Wednesday, August 06, 2008

FBI: Federal Bureau of Idiots

Given its previous bungling, can anyone believe the FBI's claim to have solved the 2001 anthrax mystery?

When confronted with anthrax-laced letters that misspell the world's best known antibiotic as "penacilin" (rather than penicilin), who immediately suspects highly-trained scientists? Enter the Keystone Cops in their latest manifestation, the FBI: busy trying to wrap up the deadly 2001 anthrax case by fingering someone it had already driven to suicide.

One would have thought that the certainty of the FBI's investigators in this new posthumous revelation might have been dented by wake of a $5.8m damages award to the previous quarry of the Bureau for the anthrax cases, Steven Hatfill. But it seems unblushing in its attachment to its own omniscience.

Sometimes incompetence is so spectacular it looks like a conspiracy. Since its manifest Clouseau-like failures with the big one – the attack on the World Trade Centre, it seems to have indulged in a frenzy of persecutions to cover its stupidity with more examples of malicious incompetence.

The Bureau is a fitting faith-based institution for the times. It has a definite and distinctive modus operandi: to decide upon unlikely suspects and then to pursue them with an unshakeable conviction of guilt regardless of the failure to win conviction. In a sadistic form of barratry, the Bureau treats each failure to secure a conviction as an opportunity to raise new and ancillary charges and all the time leaks to reporters in a way that would in most common law jurisdictions have the judge throwing the case out.

The pressure on the media can be seen in the Washington Post's Orwellian memory hole, where on Friday the paper exposed the weakness of the Bureau's "Gotcha!" leaks, on Saturday completely reversed it with the official version, and then on Sunday re-reversed itself.

Looking at the record of investigative and prosecutorial harassment, it would be presumptuous to take Ivins' suicide as in anyway an admission of guilt. One only has to think of Wen Ho Lee, the manifestly innocent scientist at Los Alamos who faced with a relentless legal war of attrition pled guilty to a token count simply to remove the hazard of a life sentence that accompanied the other 59 spurious espionage charges. It is fitting that in their faith-based fervour the FBI still believes in pseudoscientific polygraphs and then lied to him about the results. Perhaps we should count our blessings that they haven't yet reinvented the ducking stool and left its modern variant to CIA

In the case of Florida professor Sami al-Arian.
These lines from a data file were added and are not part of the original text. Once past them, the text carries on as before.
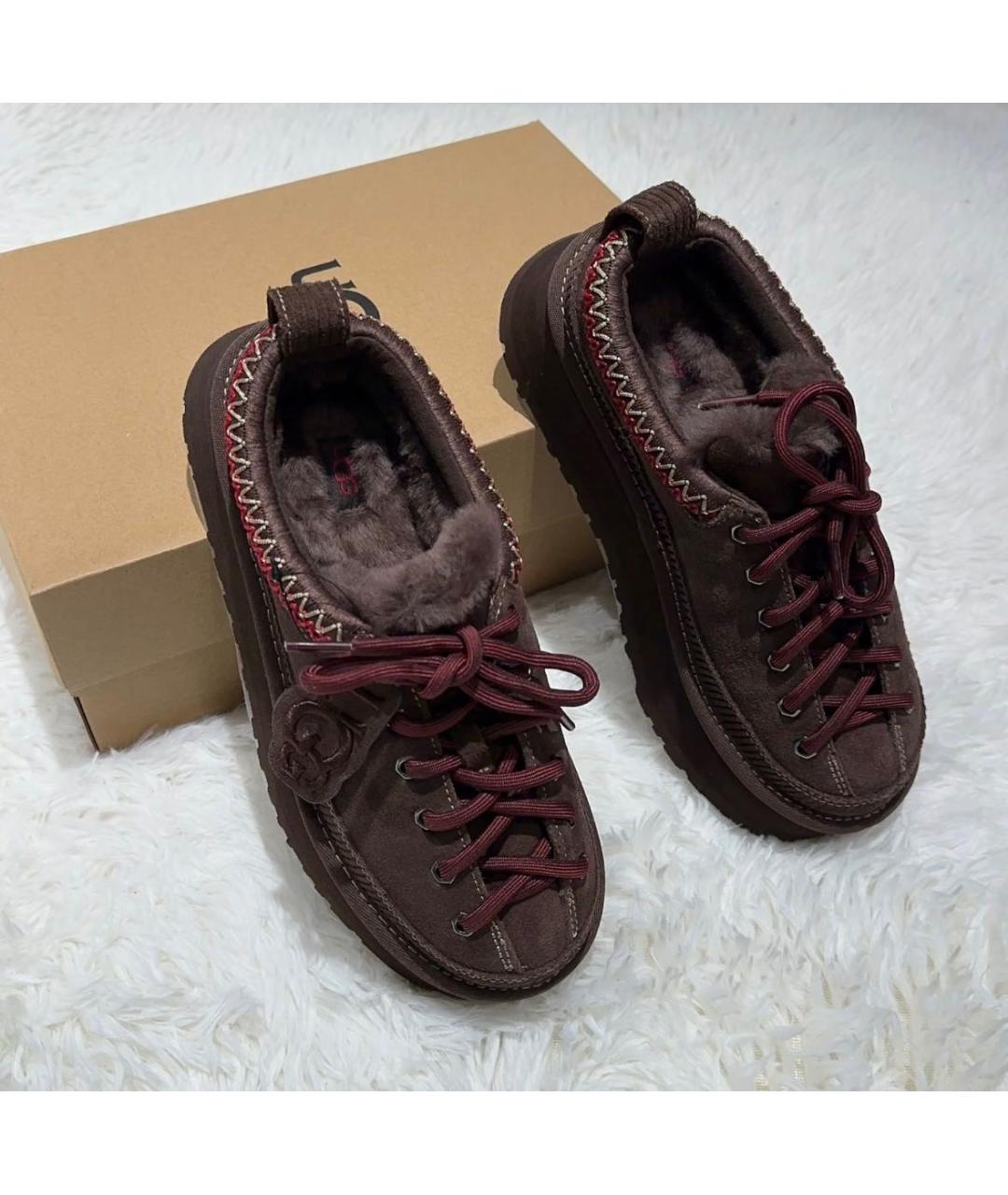 UGG Коричневые ботинки, фото 3
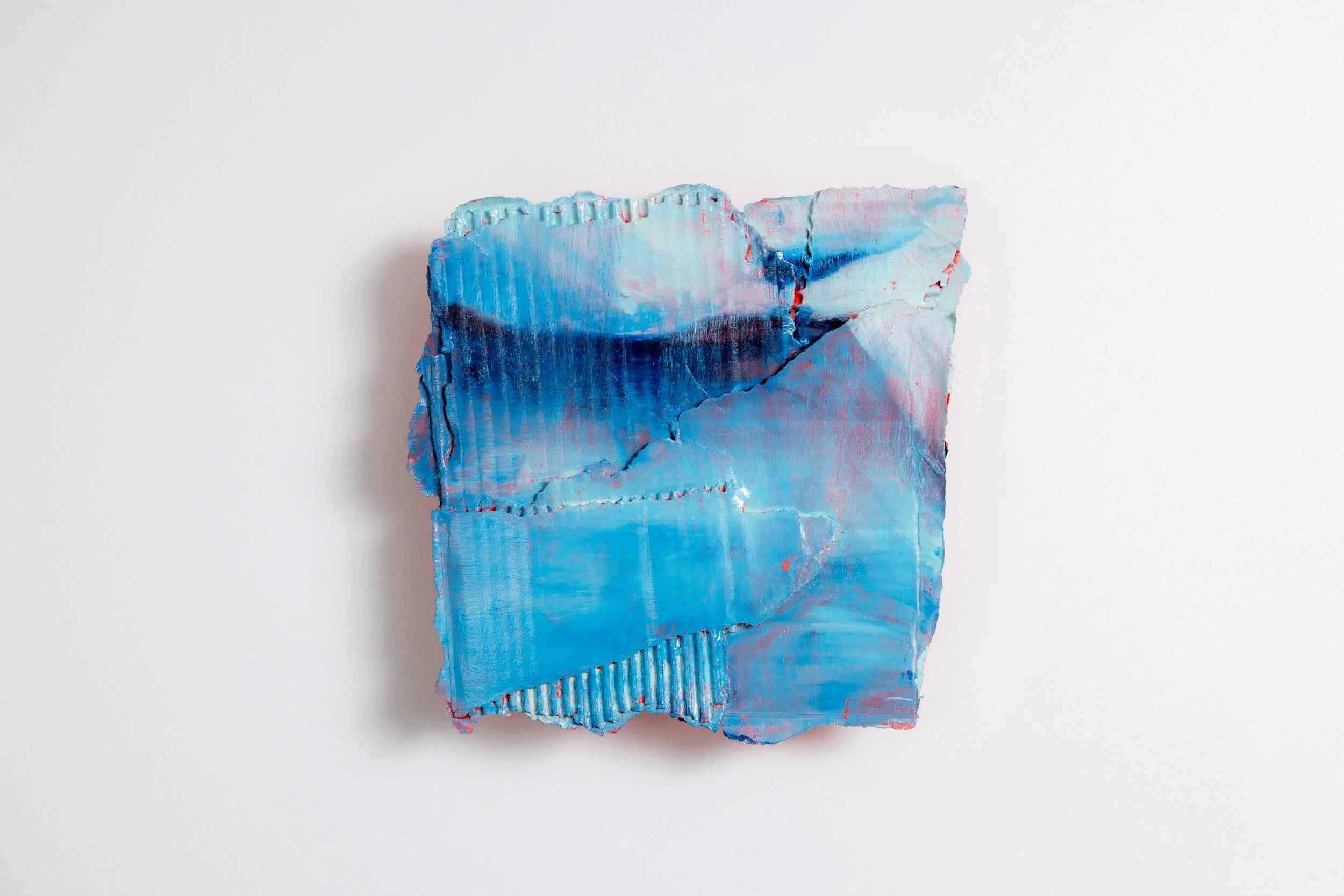 Secret  2025  Oil and acrylic on repurposed cardboard  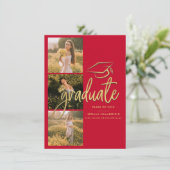 Afstuderen 2025 Fotocollage Afstudeerder Aankondig (Staand voorkant)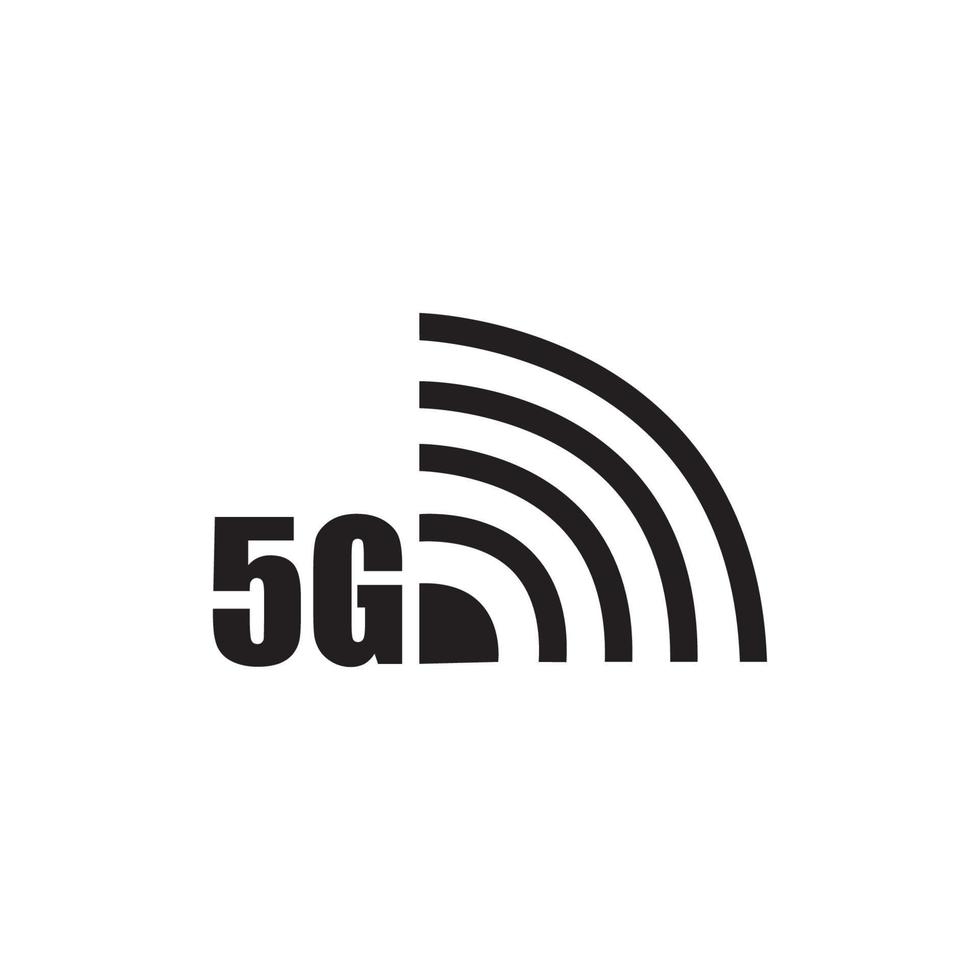 Conception plate de vecteur d'icône 5g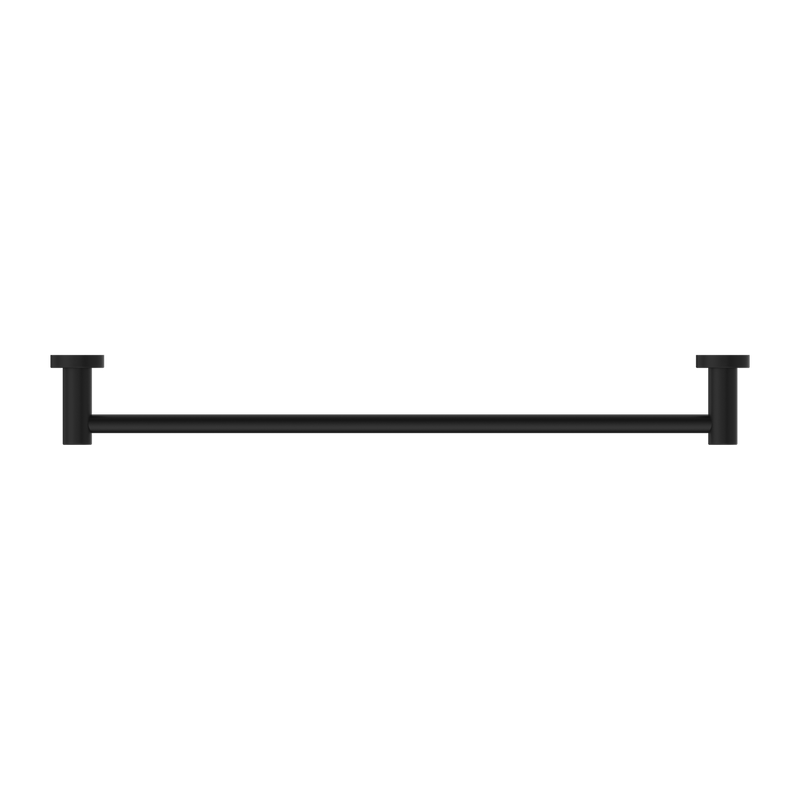 Dolce II Single Towel Rail 600mm Matte Black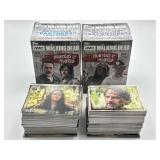 (2) Topps - The Walking Dead trading cards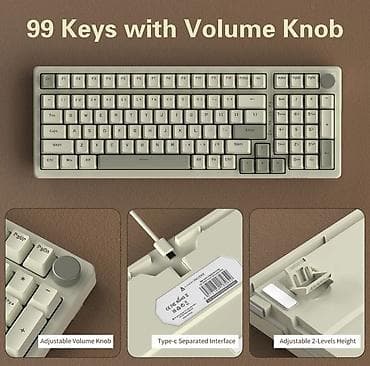 ducky one 2: Клавиатура, Ajazz, Механическая, Проводное подключение — 3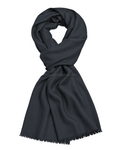 Grey Cashmere Pashmina Shawl — flat view
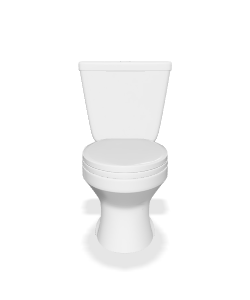 Stylish Bathroom Toilet 3D Model - Household 3D Model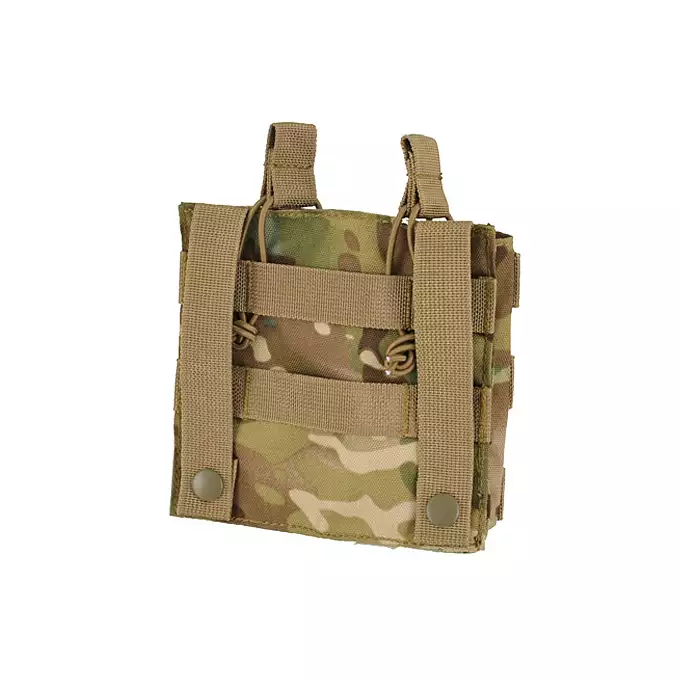 [Zestaw] Mały modularny panel udowy - Multicam [8FIELDS] + Otwarta podwójna ładownica na magazynki 5.56 - Multicamo [8FIELDS]
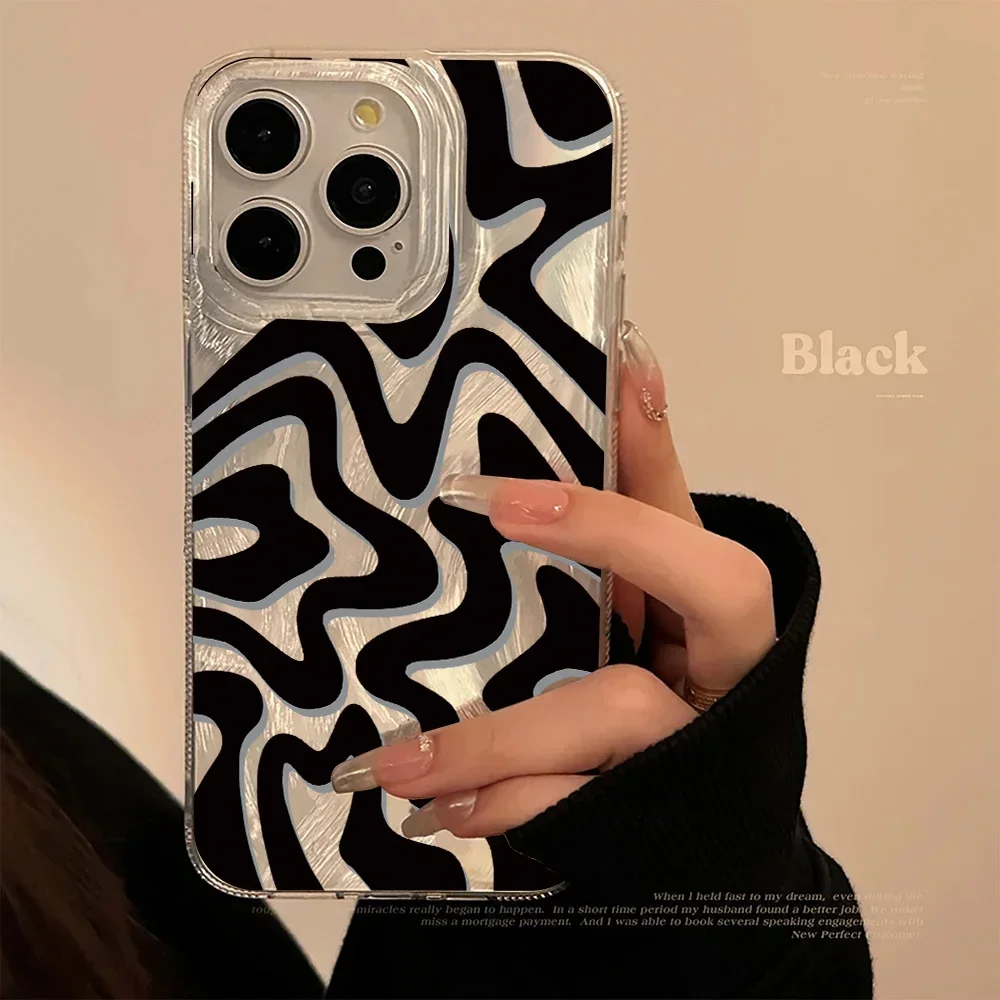 Luxury Laser Wave Design Phone Case Cover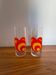 Verres à eau seventies limonade vintage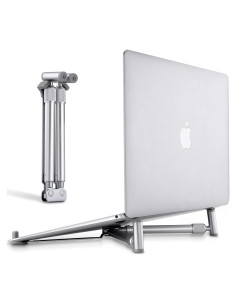 Soporte de Laptop JUBOR Ajustable Aluminio 43 cm Plegable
Despite being acquitted by a jury and entering a plea bargain to be deported to escape the harassment, the FBI now has Arian in prison for contempt charges for refusing to appear as a witness in an entirely unrelated case. Typically, the US justice department has spent $50m on this case. With the happy exception of Hatfill, one sure consequence of their persecution is that their victims have to bankrupt themselves paying lawyers to defend against the charges. Their persecutors just send their bills to the taxpayers. No wonder that suicide seemed a reasonable way out to Ivins, even if he were innocent.

Certainly the pattern is so pronounced that I would seriously consider signing a petition to re-examine Al Capone's case. The Bureau convicted him, you may recall, of tax evasion after a similar trial-by-complaisant-media. Admittedly, there were a few smoking guns in his case. But too many recent cases have been all smoke with no fire - unless you count the burning zeal of close-minded investigators and their willing dupes in the media.